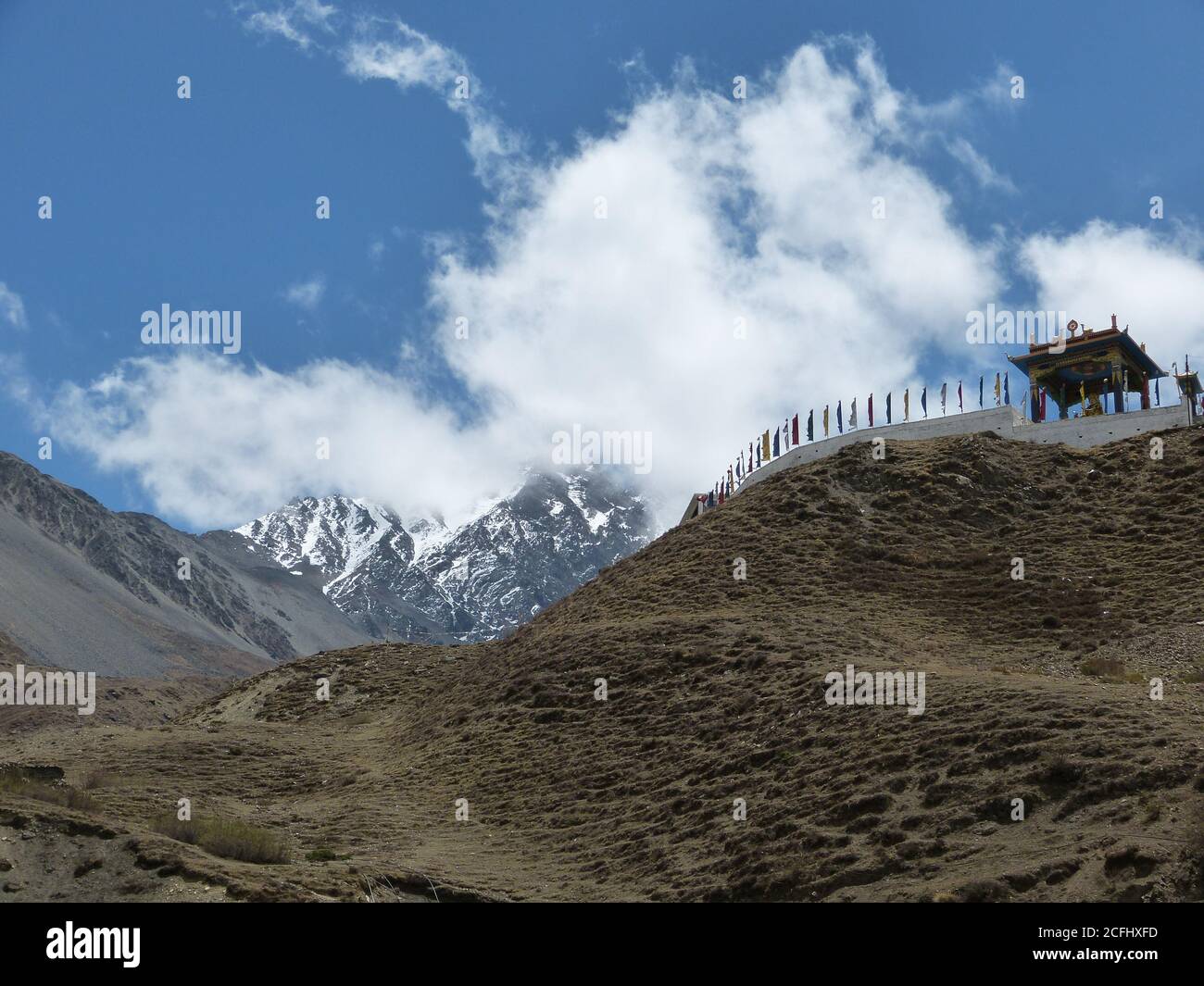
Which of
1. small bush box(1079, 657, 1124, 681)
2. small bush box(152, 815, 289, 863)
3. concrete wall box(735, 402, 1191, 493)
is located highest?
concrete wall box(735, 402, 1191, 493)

-- -- --

THE EXERCISE:
Quote the material above word for word, leaving out the pictures.

OUTPUT FOR THIS TASK:
Which of
1. small bush box(1079, 657, 1124, 681)
2. small bush box(152, 815, 289, 863)
3. concrete wall box(735, 402, 1191, 493)
is located highest?
concrete wall box(735, 402, 1191, 493)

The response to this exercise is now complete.